(ots) - In Peru ist die Konzentration von Besitz und
Einnahmen in der Medienbranche so hoch, dass von ihr eine Gefahr für
die Pressefreiheit ausgeht. Auch die Auflagenzahlen der Printmedien
und die Reichweiten der digitalen Medien in dem südamerikanischen
Land sind außerordentlich stark konzentriert. Das zeigen die
Ergebnisse dreimonatiger Recherchen im Rahmen des weltweiten Projekts
Media Ownership Monitor, die Reporter ohne Grenzen (ROG) am
Donnerstagnachmittag in Lima zusammen mit der peruanischen
Partnerorganisation OjoPúblico vorgestellt hat.
Die detaillierten Ergebnisse sind ab sofort auf Spanisch und
Englisch auf der Projektwebseite www.monitoreodemedios.pe abrufbar.
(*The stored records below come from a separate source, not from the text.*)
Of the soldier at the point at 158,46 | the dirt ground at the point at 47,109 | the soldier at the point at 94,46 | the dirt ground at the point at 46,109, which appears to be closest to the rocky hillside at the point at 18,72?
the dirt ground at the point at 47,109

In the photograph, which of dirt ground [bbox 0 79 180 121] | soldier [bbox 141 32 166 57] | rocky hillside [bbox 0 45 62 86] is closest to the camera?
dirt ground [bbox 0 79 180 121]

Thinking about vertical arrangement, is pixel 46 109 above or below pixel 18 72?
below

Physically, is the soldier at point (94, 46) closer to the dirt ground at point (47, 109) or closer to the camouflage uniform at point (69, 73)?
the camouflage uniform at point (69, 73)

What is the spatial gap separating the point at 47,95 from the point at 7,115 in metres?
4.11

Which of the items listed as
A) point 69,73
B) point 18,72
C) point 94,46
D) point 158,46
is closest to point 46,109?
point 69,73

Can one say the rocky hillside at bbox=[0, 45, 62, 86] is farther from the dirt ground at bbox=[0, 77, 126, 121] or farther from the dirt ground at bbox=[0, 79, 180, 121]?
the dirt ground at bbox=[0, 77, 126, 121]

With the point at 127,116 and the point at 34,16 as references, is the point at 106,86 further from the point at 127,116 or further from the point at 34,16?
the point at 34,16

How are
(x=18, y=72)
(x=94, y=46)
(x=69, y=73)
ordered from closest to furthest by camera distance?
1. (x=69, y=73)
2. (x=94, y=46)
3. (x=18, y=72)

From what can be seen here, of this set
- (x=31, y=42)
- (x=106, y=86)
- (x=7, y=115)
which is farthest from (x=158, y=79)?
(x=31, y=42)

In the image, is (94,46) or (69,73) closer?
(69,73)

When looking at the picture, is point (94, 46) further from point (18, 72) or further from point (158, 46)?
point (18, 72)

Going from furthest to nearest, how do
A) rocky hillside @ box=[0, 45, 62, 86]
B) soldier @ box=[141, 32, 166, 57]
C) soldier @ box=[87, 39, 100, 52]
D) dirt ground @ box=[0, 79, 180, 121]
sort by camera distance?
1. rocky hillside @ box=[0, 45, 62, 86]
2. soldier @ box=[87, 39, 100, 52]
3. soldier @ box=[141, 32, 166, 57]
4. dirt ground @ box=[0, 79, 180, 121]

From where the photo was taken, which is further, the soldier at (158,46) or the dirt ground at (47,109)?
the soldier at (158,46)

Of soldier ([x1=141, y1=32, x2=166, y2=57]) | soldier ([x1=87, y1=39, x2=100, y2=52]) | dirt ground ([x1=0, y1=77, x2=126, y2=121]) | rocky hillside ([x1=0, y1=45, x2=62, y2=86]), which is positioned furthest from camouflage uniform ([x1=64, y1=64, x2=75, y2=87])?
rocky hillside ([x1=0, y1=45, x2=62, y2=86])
Der von ROG initiierte Media Ownership Monitor (MOM) untersucht
Besitzstrukturen und rechtliche Rahmenbedingungen der Medienbranche
in ausgewählten Ländern Amerikas, Asiens und Europas. Mehr zu dem
Projekt finden Sie unter www.reporter-ohne-grenzen.de/mom, die
Ergebnisse aller bisherigen Projektländer (auf Englisch) unter
www.mom-rsf.org.
In Peru hat der MOM neben einem hohen Grad der
Medienbesitzkonzentration auch einen Mangel an staatlicher
Regulierung offengelegt und die herausragende Stellung der
El-Comercio-Gruppe bestätigt.
"El Comercio nimmt eine beispiellos dominierende Position im
Medienmarkt ein, hinter der die zweit- und drittgrößten Mediengruppen
ATV und Latina weit zurückfallen", sagte der Geschäftsführer von
OjoPúblico, Óscar Castilla. "El Comercio dominiert die Auflagen der
landesweiten Zeitungen, hat erheblichen Einfluss bei den digitalen
Medien, eine große Reichweite beim Fernsehen und einen beträchtlichen
Anteil an den Werbeeinnahmen der Branche insgesamt."
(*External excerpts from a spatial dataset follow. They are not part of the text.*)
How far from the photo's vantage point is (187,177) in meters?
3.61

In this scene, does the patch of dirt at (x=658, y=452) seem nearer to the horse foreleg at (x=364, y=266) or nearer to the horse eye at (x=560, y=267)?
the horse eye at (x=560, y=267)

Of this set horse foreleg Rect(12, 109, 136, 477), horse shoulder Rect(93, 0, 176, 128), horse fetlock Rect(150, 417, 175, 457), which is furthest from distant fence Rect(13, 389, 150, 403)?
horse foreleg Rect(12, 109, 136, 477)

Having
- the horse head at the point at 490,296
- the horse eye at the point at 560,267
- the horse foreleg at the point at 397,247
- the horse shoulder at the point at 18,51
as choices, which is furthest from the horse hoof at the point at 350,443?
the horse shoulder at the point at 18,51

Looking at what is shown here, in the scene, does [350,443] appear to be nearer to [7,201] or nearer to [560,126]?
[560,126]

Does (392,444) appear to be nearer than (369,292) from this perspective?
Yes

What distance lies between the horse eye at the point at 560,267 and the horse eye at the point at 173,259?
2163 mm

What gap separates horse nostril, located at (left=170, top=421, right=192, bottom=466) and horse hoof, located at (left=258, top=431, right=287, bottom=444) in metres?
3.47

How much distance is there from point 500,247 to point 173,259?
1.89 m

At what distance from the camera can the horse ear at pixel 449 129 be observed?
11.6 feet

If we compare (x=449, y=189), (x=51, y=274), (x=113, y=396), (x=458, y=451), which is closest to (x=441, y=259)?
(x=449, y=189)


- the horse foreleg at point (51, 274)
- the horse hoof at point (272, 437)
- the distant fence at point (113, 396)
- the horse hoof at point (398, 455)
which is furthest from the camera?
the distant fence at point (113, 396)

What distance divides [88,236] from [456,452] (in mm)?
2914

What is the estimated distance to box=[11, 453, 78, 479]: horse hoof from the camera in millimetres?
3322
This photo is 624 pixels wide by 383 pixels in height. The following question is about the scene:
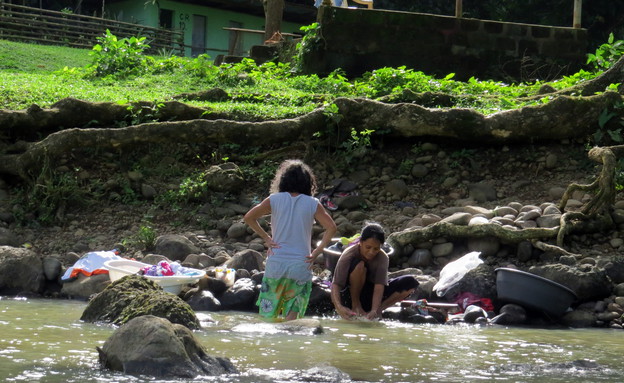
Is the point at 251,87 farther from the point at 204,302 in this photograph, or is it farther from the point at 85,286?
the point at 204,302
ROG-Geschäftsführer Christian Mihr ergänzte: "Obwohl in Peru keine
unmittelbare politische Kontrolle über die Medien erkennbar ist,
bedeutet das Regulierungsvakuum eine Gefahr für den
Medienpluralismus."
STARKE KONZENTRATION IN MEHREREN MEDIENGATTUNGEN
Im Rahmen der MOM-Recherchen wurden 40 der reichweitenstärksten
Medien Perus untersucht - jeweils die zehn führenden Fernseh- und
Radiosender, Zeitungen und Online-Nachrichtenportale. 16 dieser 40
Medien gehören der Gruppe El Comercio, die schätzungsweise 80 Prozent
der Gesamt-Zeitungsauflage und 78 Prozent der Leser auf sich
konzentriert. Bei den Onlinemedien bringt sie es auf geschätzte 65
Prozent der Reichweite der untersuchten Nachrichtenportale.
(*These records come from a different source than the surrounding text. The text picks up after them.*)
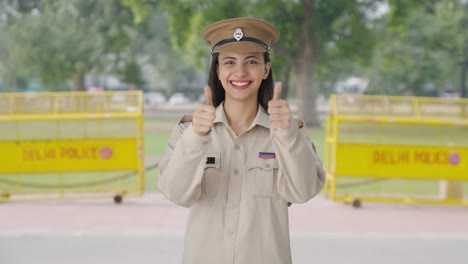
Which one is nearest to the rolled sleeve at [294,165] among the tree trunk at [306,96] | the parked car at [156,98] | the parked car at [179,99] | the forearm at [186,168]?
the forearm at [186,168]

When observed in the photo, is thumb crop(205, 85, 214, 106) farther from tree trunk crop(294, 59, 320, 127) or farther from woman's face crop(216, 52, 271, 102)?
tree trunk crop(294, 59, 320, 127)

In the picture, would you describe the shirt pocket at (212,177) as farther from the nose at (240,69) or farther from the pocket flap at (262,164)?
the nose at (240,69)

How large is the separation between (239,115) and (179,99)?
187 ft

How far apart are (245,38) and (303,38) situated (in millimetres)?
21952

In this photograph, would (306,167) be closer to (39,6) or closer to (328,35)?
(328,35)

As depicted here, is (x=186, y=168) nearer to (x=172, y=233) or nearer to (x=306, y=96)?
(x=172, y=233)

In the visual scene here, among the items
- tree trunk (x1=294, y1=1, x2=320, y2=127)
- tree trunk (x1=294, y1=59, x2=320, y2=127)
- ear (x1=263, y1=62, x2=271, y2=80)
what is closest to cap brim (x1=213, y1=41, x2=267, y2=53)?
ear (x1=263, y1=62, x2=271, y2=80)

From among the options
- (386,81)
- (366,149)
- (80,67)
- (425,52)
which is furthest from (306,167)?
(386,81)

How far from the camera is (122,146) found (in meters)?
8.24

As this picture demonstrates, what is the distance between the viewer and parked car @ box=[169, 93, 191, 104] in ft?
192

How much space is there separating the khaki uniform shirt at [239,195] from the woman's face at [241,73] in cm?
10

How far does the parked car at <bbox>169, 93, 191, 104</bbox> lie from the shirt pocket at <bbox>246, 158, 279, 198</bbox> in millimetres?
56370

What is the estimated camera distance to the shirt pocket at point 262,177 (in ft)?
6.89

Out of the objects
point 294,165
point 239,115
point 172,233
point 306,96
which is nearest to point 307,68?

El Comercio kann auch 57 Prozent der Gesamteinnahmen der neun
wichtigsten Mediengruppen für sich verbuchen. Die drei größten davon
- El Comercio, ATV und Latina - machen drei Viertel (77 Prozent) der
Gesamteinnahmen unter sich aus.
Auch bei Fernsehen, Radio und Onlinemedien ergaben die
MOM-Recherchen eine hohe Marktkonzentration. Beim öffentlichen
Fernsehen entfällt ein großer Teil des Publikums auf die Sender der
drei größten Konzerne: América Televisión, Latina und Andina de
Televisión (ATV). Dies ist umso mehr besorgniserregend für den
Medienpluralismus, als jeweils zwei der vier großen Sender - América
und ATV auf der einen und Latina und Panamericana auf der anderen
Seite - gemeinsam auf dem Werbemarkt auftreten. Nach den Zahlen des
Marktforschungsunternehmens Kantar Ibope Media für das Jahr 2015
vereinen diese vier Sender insgesamt 57 Prozent des Fernsehpublikums
auf sich.
Ein ähnliches Bild ergibt sich auf dem Radiomarkt. Dort sind die
zehn wichtigsten Sender in der Hand von vier Mediengruppen: Grupo
RPP, CRP, Universal Corporation und Panamericana de Radios. Allein
Grupo RPP und CRP gehören insgesamt sieben dieser zehn Sender.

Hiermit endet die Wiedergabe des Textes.